== Directions ==
Pictures stay out of the copy. Transcribe exactly, and only, the line with "this 630×412 image." through the last line of the entries below.

━━━━━━━━━━━━━━━━━━━━━━━━━━━━━━

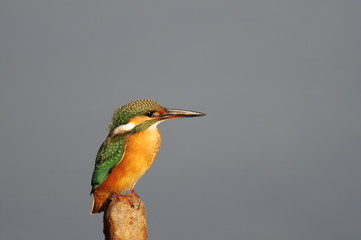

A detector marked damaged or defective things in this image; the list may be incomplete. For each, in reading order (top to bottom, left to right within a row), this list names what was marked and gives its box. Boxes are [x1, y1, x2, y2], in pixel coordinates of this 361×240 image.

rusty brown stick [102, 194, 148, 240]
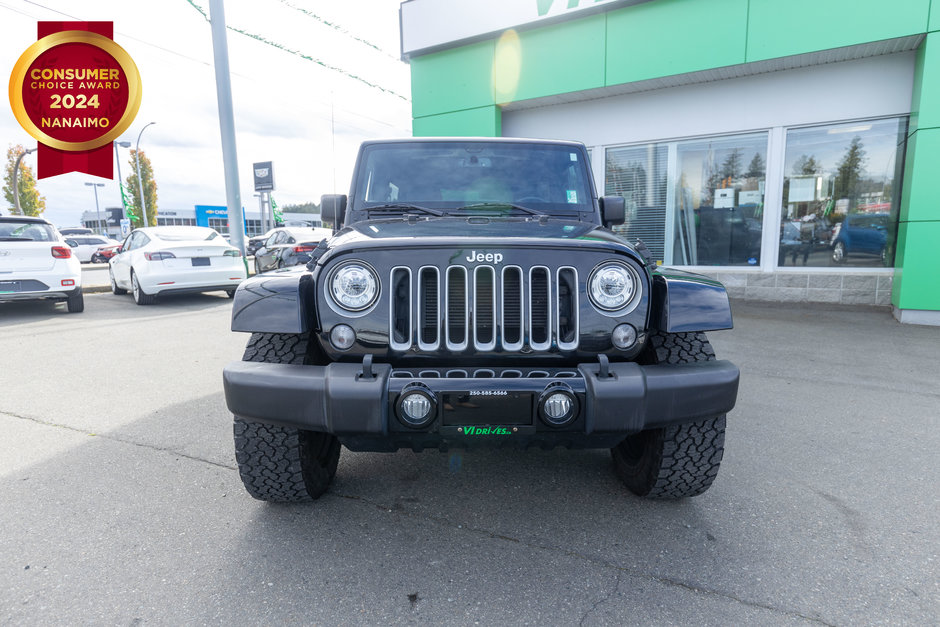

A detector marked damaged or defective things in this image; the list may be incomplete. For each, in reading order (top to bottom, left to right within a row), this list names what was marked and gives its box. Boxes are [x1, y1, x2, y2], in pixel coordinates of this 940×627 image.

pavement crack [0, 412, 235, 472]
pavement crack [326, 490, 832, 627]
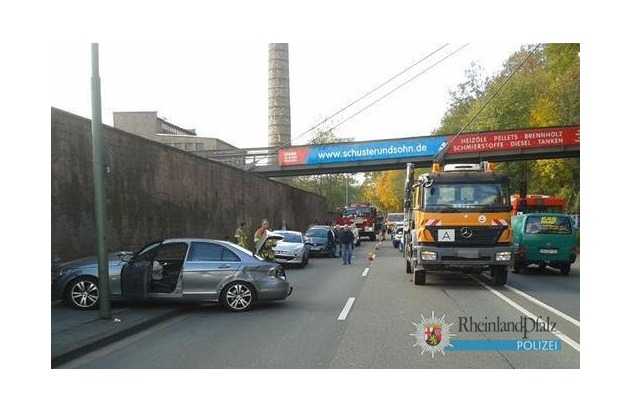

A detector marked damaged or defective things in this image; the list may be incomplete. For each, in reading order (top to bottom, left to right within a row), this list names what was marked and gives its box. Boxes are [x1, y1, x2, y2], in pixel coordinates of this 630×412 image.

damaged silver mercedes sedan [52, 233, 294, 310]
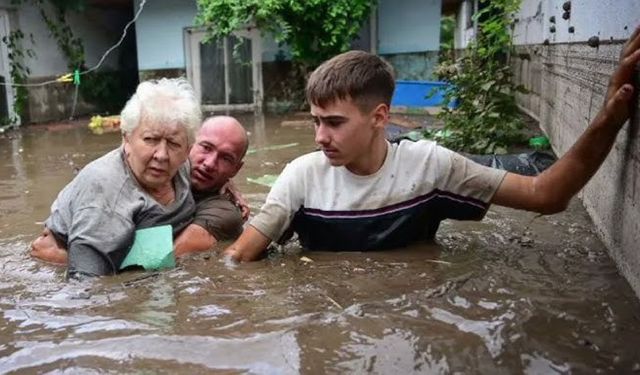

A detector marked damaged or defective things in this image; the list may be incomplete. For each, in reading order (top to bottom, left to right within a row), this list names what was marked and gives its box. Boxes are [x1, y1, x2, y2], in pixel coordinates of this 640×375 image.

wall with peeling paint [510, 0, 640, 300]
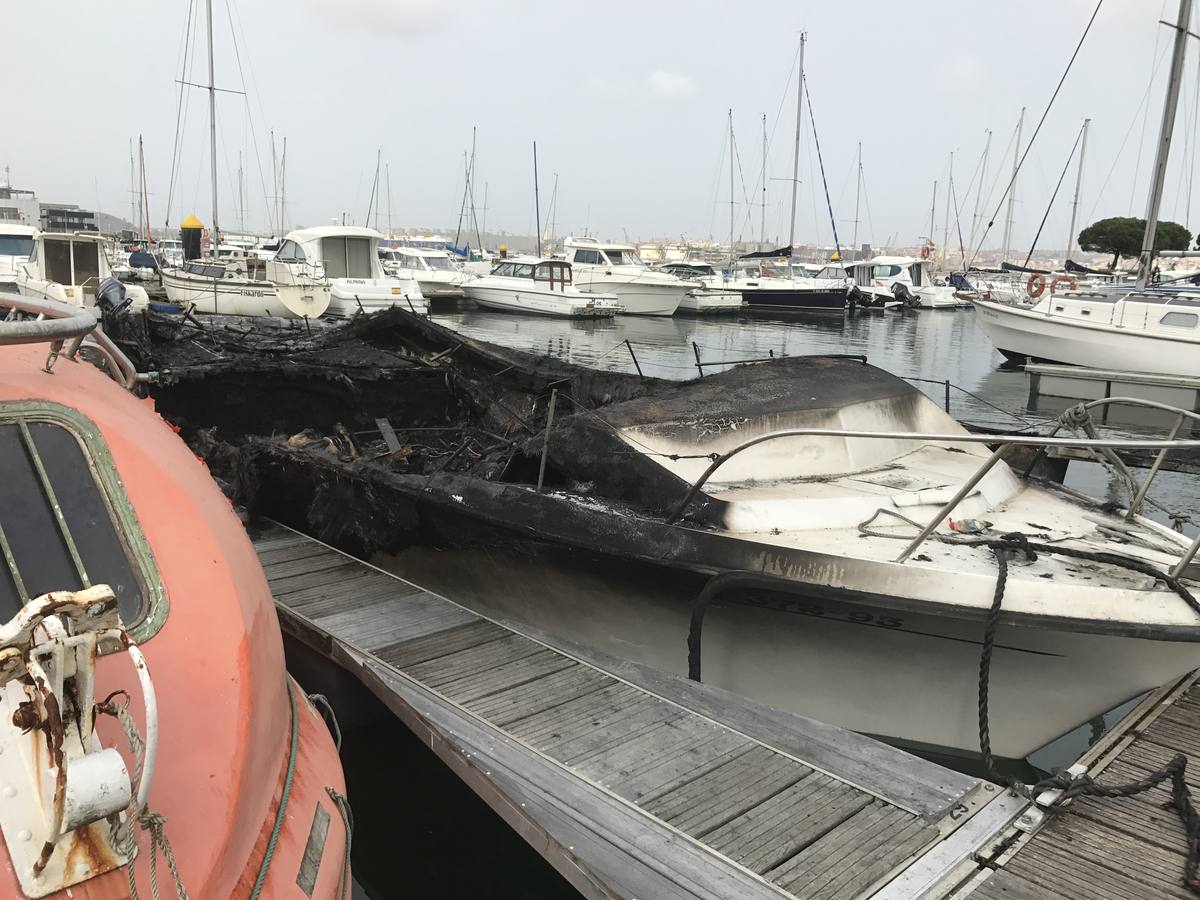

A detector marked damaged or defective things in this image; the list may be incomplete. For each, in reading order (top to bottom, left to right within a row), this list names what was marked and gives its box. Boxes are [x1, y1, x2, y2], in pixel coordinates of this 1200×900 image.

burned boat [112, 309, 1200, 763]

━━━━━━━━━━━━━━━━━━━━━━━━━━━━━━

== Response ==
A detector marked damaged or defective things in this image; the list may be incomplete. For each, in reading order (top to bottom, left to right within a row), this list names what was marked and gives its box. Boxes are [x1, y1, x2, y2], in pixel coordinates of this 630×412 image.

damaged silver mercedes sedan [52, 233, 294, 310]

A detector marked damaged or defective things in this image; the list may be incomplete. For each, in reading order (top to bottom, left to right within a row), this list names what was marked and gives its box. Boxes are [x1, y1, x2, y2], in pixel coordinates of this 640×375 image.

wall with peeling paint [510, 0, 640, 300]

A detector marked damaged or defective things in this image; the list may be incomplete. For each, in reading order (top to bottom, left to right within a row), this list names what was marked and gives its box. Boxes are [x1, y1, x2, y2], in pixel coordinates of this 1200×900 image.

burned boat [112, 309, 1200, 763]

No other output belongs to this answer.